As he died in her arms, he vaguely remembered her feeding him something, like a mother
nourishing a starving newborn.
As he dropped to floor he believed he heard her say. “Survive the winter and maybe we shall
meet again.”
Timing unknown, darkness broke for Talbot. He awoke in the same cellar, though it did not feel
as damp or as cold as it should have. He was terribly hungry—and terribly ill. The cellar door
appeared closed, but he could still see most of his surroundings.
Perched near the steps was the silent guardian. He sat almost like a canine. Clearer in view now,
he appeared like a mangy wolf.
There was another person – body, in the room. A female, yes a female. She appeared to be in a
state. Maybe tripping on acid. She seemed awake but unaware of where she was.
Then the illness was abrupt. He suffered convulsions. Vomiting what appeared to be blood.
Uncontrolled spams moving him involuntarily around the room. The guardian seemed amused.
Talbot was not.
“Feed.” The guardian said. “Feed and you will feel better.”
“Feed?” Talbot thought. “Feed what?”
“It’s the hunger you feel.”
Talbot could barely understand the words or feelings in the moment. Hunger consumed
everything. A sickness that demanded action—now, violently. He looked toward the guardian
with aggression.
“No!” The guardian stood, pointing. “Her!”
Talbot turned and looked at the young hallucinating girl. Probably a festival goer. He did not
know. Nor did he care. With conflicting feelings, he charged at the girl. With ease, he lifted her
from the ground. Cradled in his arms he looked at her face. She was smiling, mind elsewhere.
He bit. Her eyes widened, though a strange smile remained. He satisfied his hunger completely.

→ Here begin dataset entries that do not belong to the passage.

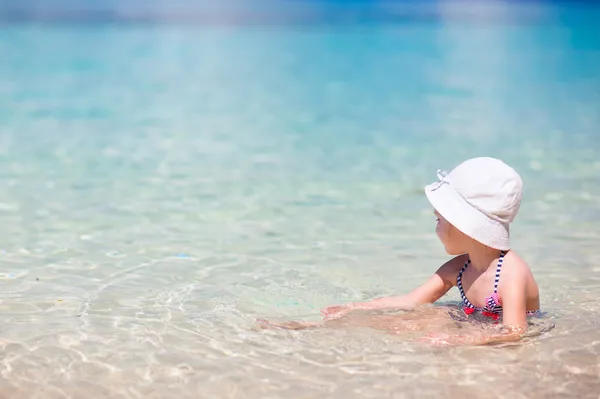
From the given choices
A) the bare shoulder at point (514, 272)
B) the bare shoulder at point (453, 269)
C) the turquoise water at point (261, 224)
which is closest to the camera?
the turquoise water at point (261, 224)

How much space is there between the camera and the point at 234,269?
4.38 meters

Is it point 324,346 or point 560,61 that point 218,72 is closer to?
point 560,61

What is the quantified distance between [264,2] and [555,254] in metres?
32.0

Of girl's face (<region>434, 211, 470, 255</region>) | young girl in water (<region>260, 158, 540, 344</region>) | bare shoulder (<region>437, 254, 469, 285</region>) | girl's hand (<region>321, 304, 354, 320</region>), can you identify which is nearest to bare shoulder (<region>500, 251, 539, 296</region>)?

He gently placed her to the floor.
“Now you are one of us.” The not so silent guardian said. “Complete your journey, survive the
winter. Maybe you’ll understand the gift you’ve been given.”
“Gift, journey, winter – it’s fucking August!”
“Yeap, good luck.” The guardian turned to leave.
“Wait. What do I do now? Who am I? What am I?”
“Now?” The guardian paused. “Now, you are nothing. Become something.” The cellar door
collapsed closed.
Talbot have heard of vampire stories. Was that what he was now? He couldn’t go home. That
much was certain.
“Can I go in the sun?” He thought.
“Crosses?!” Panic surged. He pulled a Catholic cross from beneath his shirt. No burn. No pain.
“No burn marks like the fairy tales.” Good.
He realized he could see fairly well in the dark. Also, good.
He wondered. “Are my eyes red?”
Then – his humanity.
He looked upon his victim. Wondered what he had done and why. What becomes of her, her
family, her friends. Unanswered, he stared.
At last, a single tear rolled slowly down his dirt- and blood-streaked face.